__Your objective__. Transcribe the data underneath exactly. No images belong in your version.

__Recorded information__.
----------------------------------------

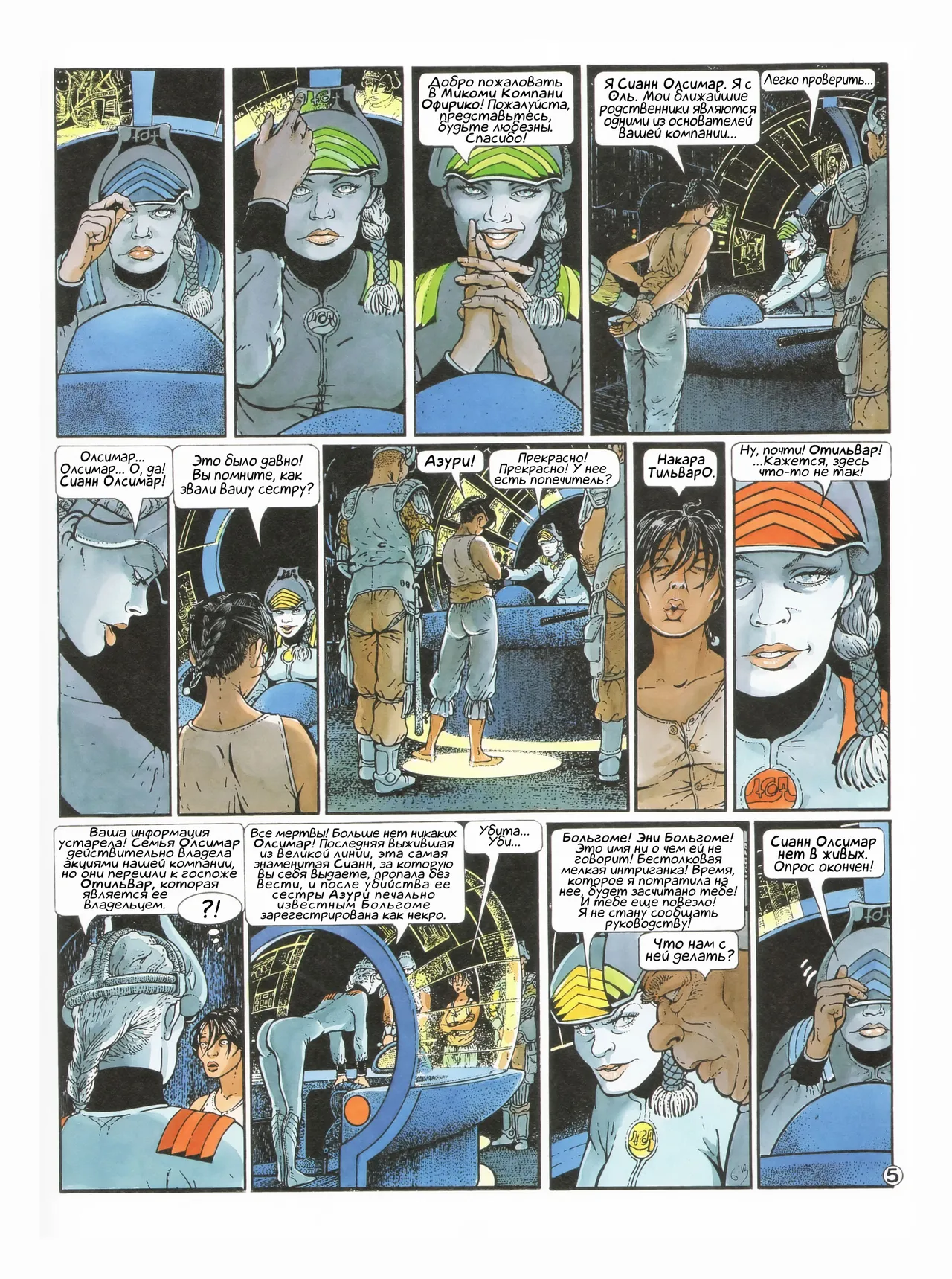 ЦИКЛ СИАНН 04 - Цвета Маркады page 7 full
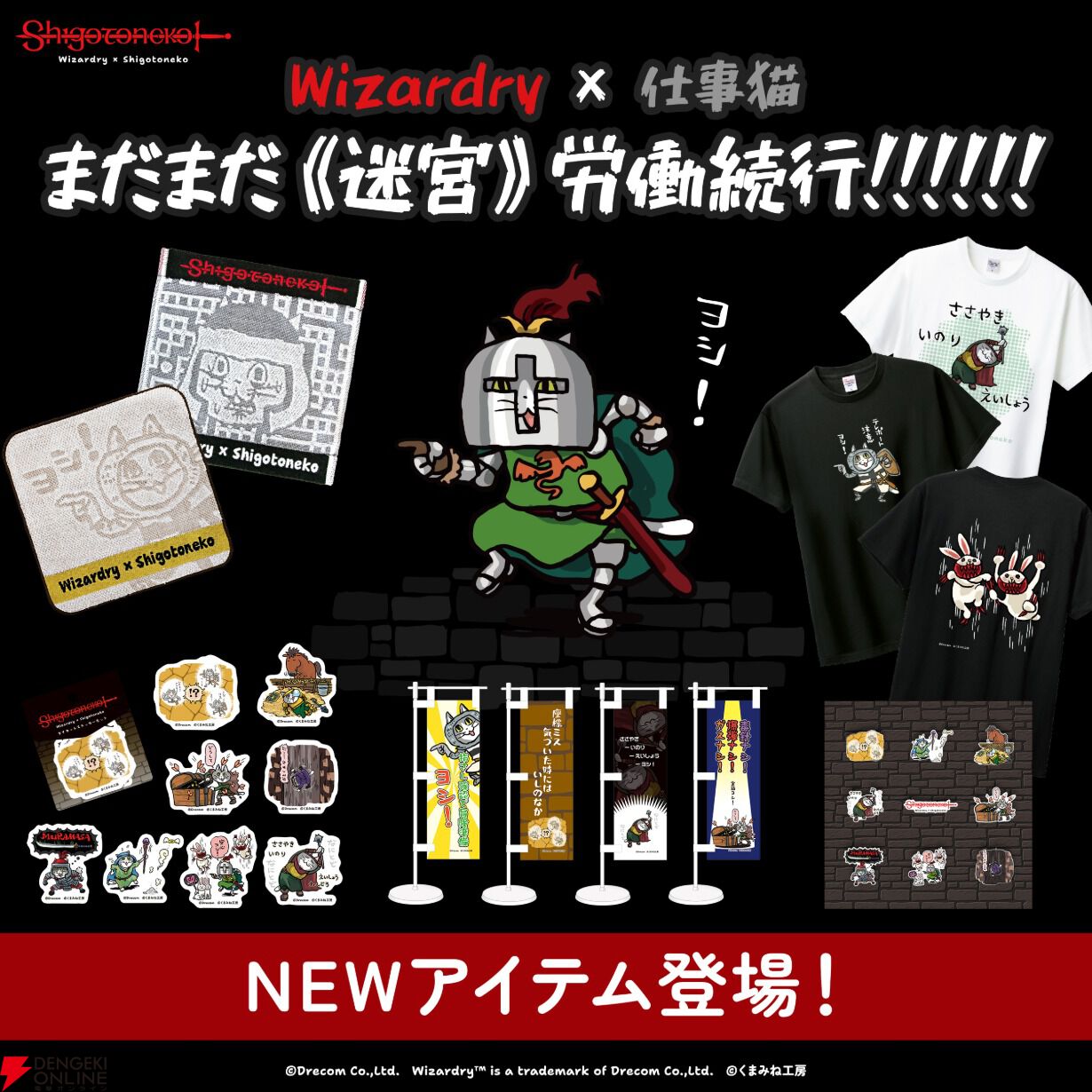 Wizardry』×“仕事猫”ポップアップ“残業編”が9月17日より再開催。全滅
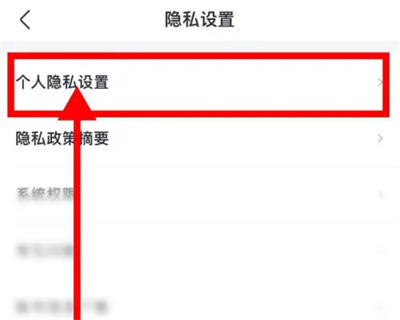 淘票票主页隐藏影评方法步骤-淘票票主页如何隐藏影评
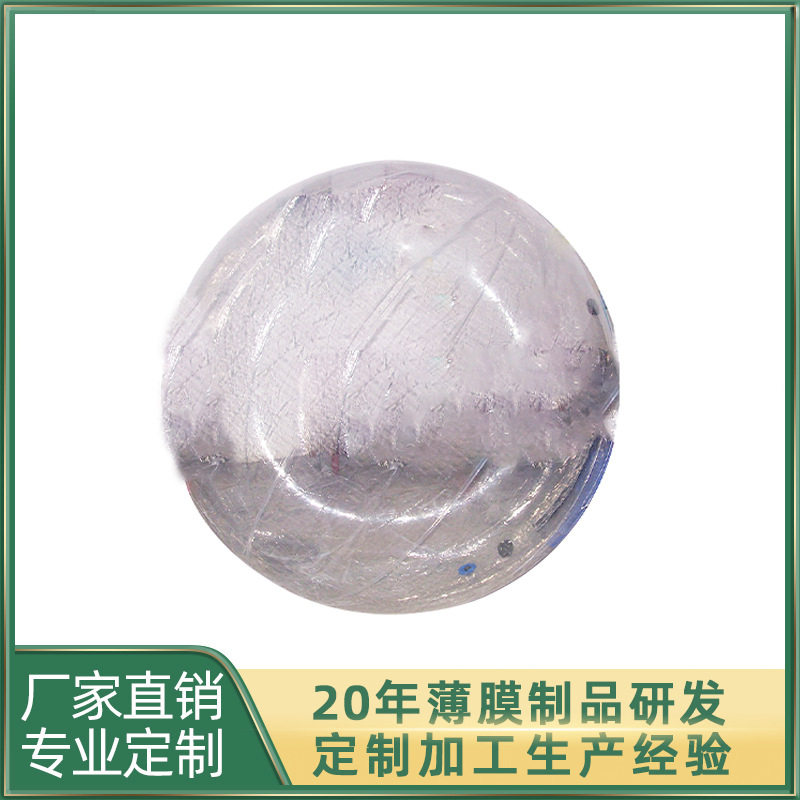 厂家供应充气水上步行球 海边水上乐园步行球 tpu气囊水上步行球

----------------------------------------

__The completed task__.
 ЦИКЛ СИАНН 04 - Цвета Маркады page 7 full
 Wizardry』×“仕事猫”ポップアップ“残業編”が9月17日より再開催。全滅
 淘票票主页隐藏影评方法步骤-淘票票主页如何隐藏影评
 厂家供应充气水上步行球 海边水上乐园步行球 tpu气囊水上步行球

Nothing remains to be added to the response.